Sharing inference in a multi-tenant installation

This article describes the scenario where multiple PhariaAI installations (tenants) are planned within one larger organisation, but where the PhariaInference API is shared between them from a separate installation.


Introduction

In a multi-tenant installation, each installation has individual user management, allowing independent administration of separate user bases. Considering the hardware cost, it may be beneficial to operate a shared installation running the PhariaInference API instead of running it in each installation individually.

Requests that are successfully authenticated in the individual tenant can be forwarded to a shared PhariaInference installation by a proxy running within the tenant.

Using the proxy or a real PhariaInference installation appears the same to clients. However, within a single installation, both must not be enabled at the same time.

Environment overview

In addition to each tenant PhariaAI installation environment, we need a shared environment running the PhariaInference service as well as an IAM service to authenticate the individual tenants. As a result, the shared environment and each tenant environment require a running IAM service per environment.

The process is as follows:

  1. A user within the tenant creates a request towards the PhariaInference proxy service.

  2. The proxy service validates the supplied token against the tenant’s IAM service and then forwards the request to the shared PhariaInference service, adding the configured tenant service user’s authentication.

  3. The PhariaInference service then validates these credentials against the IAM service within the shared installation.

From the perspective of the shared PhariaInference service, all requests from this particular tenant use the same service user credentials.

The following diagram shows the proxy configuration for the shared inference set-up:

Shared Inference setup

From a technical perspective, the shared installation is a regular PhariaAI installation with one service user per tenant, interacting as a regular user with the PhariaInference API. If only PhariaInference is used by the tenants and their applications, the other services can be disabled in the shared installation.

Installing the shared PhariaInference

Follow the regular installation instructions, but disable all services not needed in the shared namespace. The IAM service and PhariaInference service are required. Ensure that inference is enabled and the desired models have been configured:

global:
  inference:
    enabled: true

For each planned tenant, add an entry to the pharia-iam section in the shared installation’s values-override-shared.yaml to create a service user which the tenant can use to authenticate against the shared PhariaInference:

pharia-iam:
  config:
    serviceUsers:
      tenant1:
        name: "Tenant 1"
        description: "Service user for tenant 1"
        roles: ["InferenceServiceUser"]

The service user (tenant1 in this example) defines in which secret the credentials are stored. We need to provide these credentials to the tenant installation later.

Service user credentials

The proxy requires access to the shared PhariaInference API. Get the credentials from the secret created in the shared installation context and keep them for later:

# in the shared context, ensure the correct namespace is selected
kubectl get secret pharia-iam-service-user-tenant1 -o json | jq -r '.data.token | @base64d'

Installing a tenant

Now we can set up a tenant environment. First we provide the credentials obtained before. Then we install PhariaAI with the proxy enabled.

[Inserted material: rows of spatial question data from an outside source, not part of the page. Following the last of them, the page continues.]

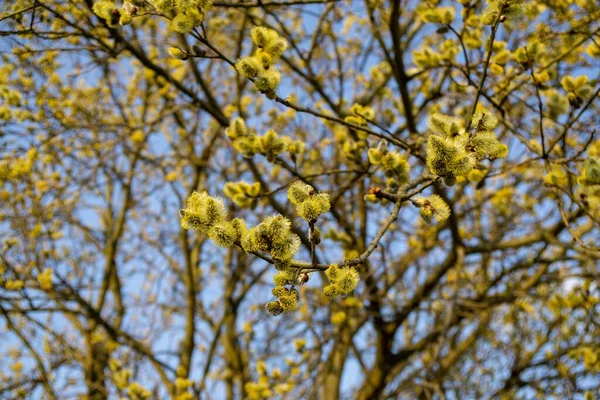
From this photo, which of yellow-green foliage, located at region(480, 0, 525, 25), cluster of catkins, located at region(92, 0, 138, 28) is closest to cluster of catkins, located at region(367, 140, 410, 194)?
yellow-green foliage, located at region(480, 0, 525, 25)

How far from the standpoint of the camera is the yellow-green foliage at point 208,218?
1.45 metres

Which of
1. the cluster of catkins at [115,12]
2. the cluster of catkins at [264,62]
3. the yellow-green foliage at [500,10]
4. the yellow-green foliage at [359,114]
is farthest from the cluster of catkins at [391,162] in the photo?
the cluster of catkins at [115,12]

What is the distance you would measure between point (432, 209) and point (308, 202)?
1.73 feet

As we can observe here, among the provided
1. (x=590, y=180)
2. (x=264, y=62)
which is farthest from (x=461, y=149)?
(x=590, y=180)

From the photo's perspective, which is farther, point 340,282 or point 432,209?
point 432,209

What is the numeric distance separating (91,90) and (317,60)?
9.20 ft

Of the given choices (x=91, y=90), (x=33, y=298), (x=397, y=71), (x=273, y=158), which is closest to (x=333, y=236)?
(x=397, y=71)

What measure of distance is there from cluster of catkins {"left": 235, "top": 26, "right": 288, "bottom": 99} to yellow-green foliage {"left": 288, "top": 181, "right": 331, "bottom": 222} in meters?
0.61

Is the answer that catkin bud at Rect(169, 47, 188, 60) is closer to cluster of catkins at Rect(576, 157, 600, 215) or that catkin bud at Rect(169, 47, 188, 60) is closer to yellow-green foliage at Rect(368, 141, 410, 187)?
yellow-green foliage at Rect(368, 141, 410, 187)

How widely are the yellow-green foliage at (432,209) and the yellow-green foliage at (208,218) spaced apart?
2.06 feet

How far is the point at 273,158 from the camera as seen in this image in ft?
7.95

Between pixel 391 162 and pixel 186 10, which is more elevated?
pixel 186 10

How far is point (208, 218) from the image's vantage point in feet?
4.83

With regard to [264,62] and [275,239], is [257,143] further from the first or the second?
[275,239]
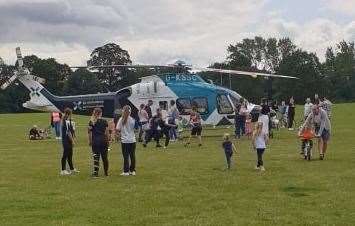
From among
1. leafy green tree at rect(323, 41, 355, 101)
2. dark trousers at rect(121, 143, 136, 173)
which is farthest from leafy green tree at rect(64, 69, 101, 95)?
dark trousers at rect(121, 143, 136, 173)

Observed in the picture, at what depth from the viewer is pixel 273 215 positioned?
10938mm

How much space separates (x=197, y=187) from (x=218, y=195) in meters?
1.22

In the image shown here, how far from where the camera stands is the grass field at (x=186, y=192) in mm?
10836

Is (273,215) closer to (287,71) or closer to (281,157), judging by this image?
(281,157)

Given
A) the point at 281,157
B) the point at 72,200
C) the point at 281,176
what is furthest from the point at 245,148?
the point at 72,200

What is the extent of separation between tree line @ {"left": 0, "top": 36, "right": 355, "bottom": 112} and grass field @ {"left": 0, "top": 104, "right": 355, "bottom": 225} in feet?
267

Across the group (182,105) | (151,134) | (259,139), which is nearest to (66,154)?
(259,139)

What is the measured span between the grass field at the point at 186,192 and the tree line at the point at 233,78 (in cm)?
8144

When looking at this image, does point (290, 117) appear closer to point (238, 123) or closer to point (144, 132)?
point (238, 123)

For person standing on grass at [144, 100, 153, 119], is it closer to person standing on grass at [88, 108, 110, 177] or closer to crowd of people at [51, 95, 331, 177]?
crowd of people at [51, 95, 331, 177]

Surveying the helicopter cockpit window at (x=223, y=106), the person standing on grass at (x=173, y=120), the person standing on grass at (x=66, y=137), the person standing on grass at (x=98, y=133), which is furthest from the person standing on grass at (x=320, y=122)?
the helicopter cockpit window at (x=223, y=106)

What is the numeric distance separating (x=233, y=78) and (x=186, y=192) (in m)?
106

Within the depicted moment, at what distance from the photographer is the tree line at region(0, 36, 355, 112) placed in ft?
381

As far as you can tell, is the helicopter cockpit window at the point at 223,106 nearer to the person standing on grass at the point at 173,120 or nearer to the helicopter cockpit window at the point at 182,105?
the helicopter cockpit window at the point at 182,105
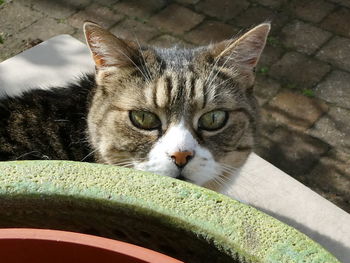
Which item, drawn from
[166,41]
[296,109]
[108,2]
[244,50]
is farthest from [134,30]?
[244,50]

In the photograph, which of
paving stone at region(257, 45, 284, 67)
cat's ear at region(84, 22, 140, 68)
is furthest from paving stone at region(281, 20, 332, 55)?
cat's ear at region(84, 22, 140, 68)

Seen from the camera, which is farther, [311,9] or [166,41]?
[311,9]

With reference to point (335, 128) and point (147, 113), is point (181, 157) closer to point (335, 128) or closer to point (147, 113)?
point (147, 113)

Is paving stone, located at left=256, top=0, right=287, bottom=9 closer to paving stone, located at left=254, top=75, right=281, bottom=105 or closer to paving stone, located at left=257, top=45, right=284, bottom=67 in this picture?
paving stone, located at left=257, top=45, right=284, bottom=67

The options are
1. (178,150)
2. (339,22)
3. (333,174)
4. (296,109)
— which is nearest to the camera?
(178,150)

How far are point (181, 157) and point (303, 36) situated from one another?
2724 mm

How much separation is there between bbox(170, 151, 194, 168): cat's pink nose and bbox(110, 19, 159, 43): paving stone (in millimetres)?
2475

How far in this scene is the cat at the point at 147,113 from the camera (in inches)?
85.5

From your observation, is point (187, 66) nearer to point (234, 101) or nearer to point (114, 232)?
point (234, 101)

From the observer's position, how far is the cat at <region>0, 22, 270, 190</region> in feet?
7.13

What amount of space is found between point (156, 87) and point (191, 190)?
43.7 inches

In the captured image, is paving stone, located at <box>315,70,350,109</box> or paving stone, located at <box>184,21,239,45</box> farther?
paving stone, located at <box>184,21,239,45</box>

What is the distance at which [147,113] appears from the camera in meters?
2.25

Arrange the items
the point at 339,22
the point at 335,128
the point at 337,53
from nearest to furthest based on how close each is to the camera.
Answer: the point at 335,128, the point at 337,53, the point at 339,22
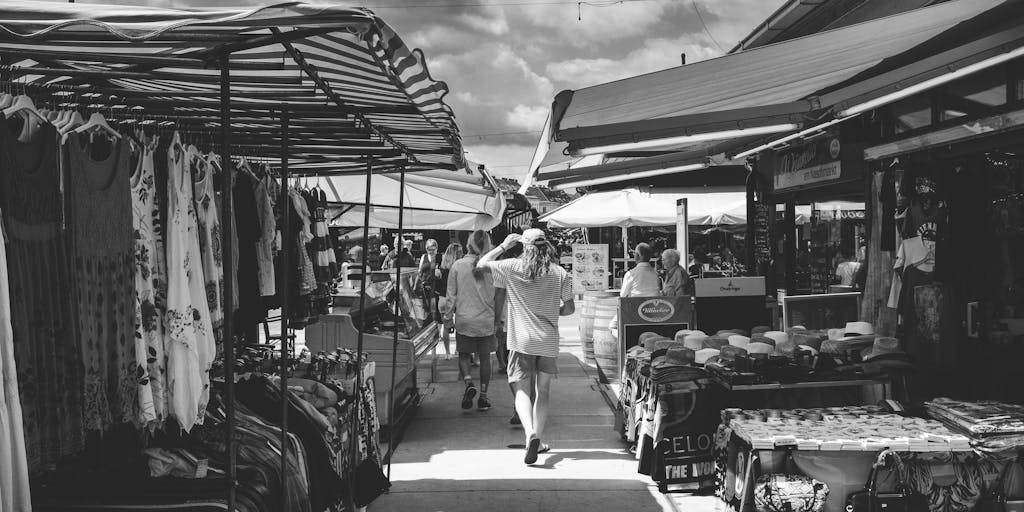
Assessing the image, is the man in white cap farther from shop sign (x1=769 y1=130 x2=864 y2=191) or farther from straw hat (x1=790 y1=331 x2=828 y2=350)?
shop sign (x1=769 y1=130 x2=864 y2=191)

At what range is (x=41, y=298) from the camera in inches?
105

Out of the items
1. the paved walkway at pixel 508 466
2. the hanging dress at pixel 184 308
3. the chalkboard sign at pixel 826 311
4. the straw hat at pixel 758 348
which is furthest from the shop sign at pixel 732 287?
the hanging dress at pixel 184 308

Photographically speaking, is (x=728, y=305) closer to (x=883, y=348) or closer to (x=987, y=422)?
(x=883, y=348)

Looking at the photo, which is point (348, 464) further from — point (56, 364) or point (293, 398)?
point (56, 364)

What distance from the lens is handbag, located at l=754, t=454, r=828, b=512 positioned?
4051mm

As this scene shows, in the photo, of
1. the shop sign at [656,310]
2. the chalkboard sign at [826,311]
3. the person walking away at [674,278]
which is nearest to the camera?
the chalkboard sign at [826,311]

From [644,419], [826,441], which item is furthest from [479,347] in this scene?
[826,441]

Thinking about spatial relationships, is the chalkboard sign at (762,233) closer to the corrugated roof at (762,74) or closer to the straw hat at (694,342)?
the straw hat at (694,342)

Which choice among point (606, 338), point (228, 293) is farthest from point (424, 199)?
point (228, 293)

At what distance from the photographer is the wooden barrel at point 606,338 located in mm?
9734

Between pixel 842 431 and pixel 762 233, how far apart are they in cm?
532

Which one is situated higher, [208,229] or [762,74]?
[762,74]

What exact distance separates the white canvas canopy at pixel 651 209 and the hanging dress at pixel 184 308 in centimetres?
967

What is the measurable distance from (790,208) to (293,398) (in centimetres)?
656
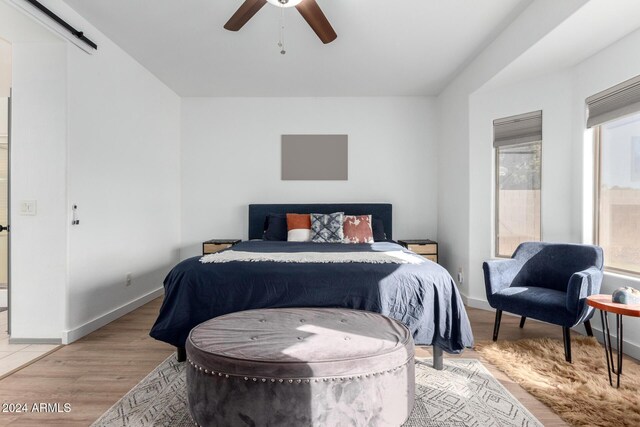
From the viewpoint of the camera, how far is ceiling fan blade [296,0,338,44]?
7.36 feet

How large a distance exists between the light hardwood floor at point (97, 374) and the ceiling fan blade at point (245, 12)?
7.99 feet

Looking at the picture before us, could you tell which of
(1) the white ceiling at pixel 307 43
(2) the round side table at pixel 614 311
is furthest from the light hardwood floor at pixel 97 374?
(1) the white ceiling at pixel 307 43

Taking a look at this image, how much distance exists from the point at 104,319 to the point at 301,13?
310cm

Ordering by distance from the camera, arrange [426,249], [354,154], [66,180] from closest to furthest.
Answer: [66,180]
[426,249]
[354,154]

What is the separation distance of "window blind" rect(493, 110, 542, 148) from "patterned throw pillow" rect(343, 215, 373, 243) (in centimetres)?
166

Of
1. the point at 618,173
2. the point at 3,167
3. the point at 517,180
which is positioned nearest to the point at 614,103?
the point at 618,173

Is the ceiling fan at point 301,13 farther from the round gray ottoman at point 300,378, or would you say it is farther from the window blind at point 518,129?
the window blind at point 518,129

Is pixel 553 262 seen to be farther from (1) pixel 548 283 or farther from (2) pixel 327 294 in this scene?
(2) pixel 327 294

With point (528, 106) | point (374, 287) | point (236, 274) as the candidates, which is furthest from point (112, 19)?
point (528, 106)

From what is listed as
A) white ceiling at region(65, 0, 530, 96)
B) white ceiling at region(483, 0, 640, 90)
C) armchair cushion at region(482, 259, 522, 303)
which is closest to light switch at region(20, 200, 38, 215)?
white ceiling at region(65, 0, 530, 96)

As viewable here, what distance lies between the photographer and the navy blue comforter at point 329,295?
2271mm

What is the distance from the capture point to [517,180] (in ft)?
12.5

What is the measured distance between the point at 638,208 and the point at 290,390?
10.1 ft

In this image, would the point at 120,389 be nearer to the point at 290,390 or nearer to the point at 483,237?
the point at 290,390
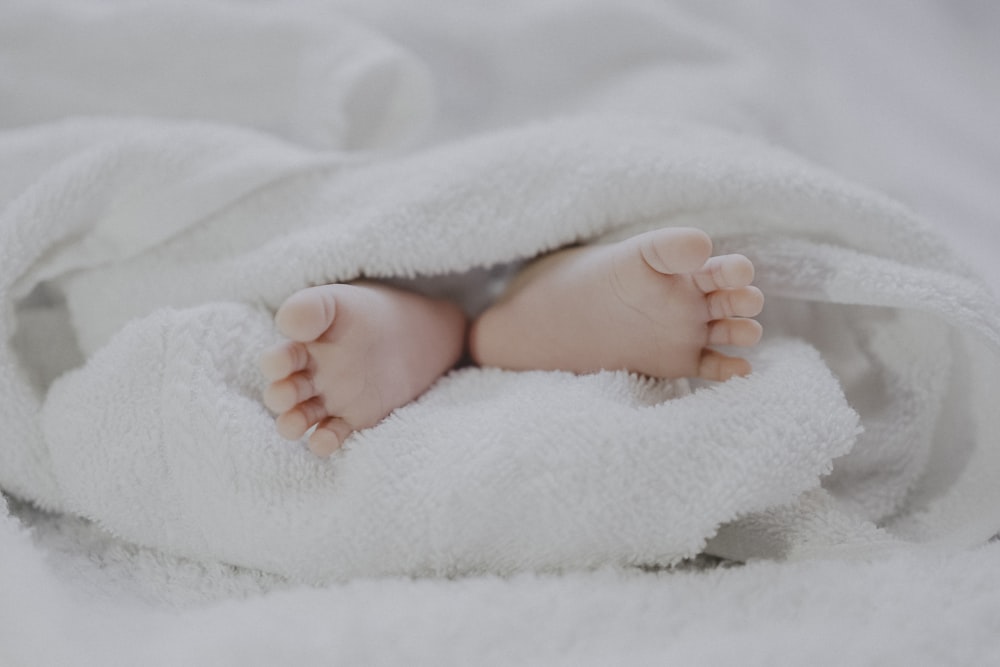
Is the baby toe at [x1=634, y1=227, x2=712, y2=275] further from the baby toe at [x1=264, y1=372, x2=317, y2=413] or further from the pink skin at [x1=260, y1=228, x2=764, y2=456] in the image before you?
the baby toe at [x1=264, y1=372, x2=317, y2=413]

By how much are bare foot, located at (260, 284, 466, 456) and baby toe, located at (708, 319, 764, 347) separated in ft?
0.78

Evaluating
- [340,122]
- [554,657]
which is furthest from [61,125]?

Credentials to access the shared API

In the tenant environment, create a new secret inference-api-proxy-secret containing the token obtained from the service user and the URL of the shared PhariaInference API:

# in the tenant context
TENANT1_SERVICE_USER_TOKEN="insert from service user"
SHARED_API="https://inference-api.shared.example.com"
kubectl create secret generic inference-api-proxy-secret --from-literal=remote-inference-api-url=$SHARED_API --from-literal=remote-inference-api-token=$TENANT1_SERVICE_USER_TOKEN

Configuration

Install the tenant in its own namespace or another cluster, following the regular installation instructions, but disable inference in the tenant’s values-override-tenant.yaml. Enable inference-api-proxy instead:

global:
  inference:
    enabled: false

inference-api-proxy:
  enabled: true

Any custom network policies must allow the inference-api-proxy pod to access the shared PhariaInference API.

Verification

To verify that the configuration is correct, issue requests to the proxy acting as a user within the tenant:

TENANT_INFERENCE_PROXY_URL="https://inference-api.tenant.example.com"
USER_TOKEN="set me"

# unauthenticated request
curl $TENANT_INFERENCE_PROXY_URL/version

If the SHARED_API has been configured correctly, this returns a semantic version.

Obtain a user token for the tenant environment and send an authenticated request:

# authenticated request
curl -H "Authorization: Bearer $USER_TOKEN" $TENANT_INFERENCE_PROXY_URL/model-settings

If this returns the models configured in the shared PhariaInference installation, the user authentication as well as the authentication of the proxy towards the shared API have been configured correctly.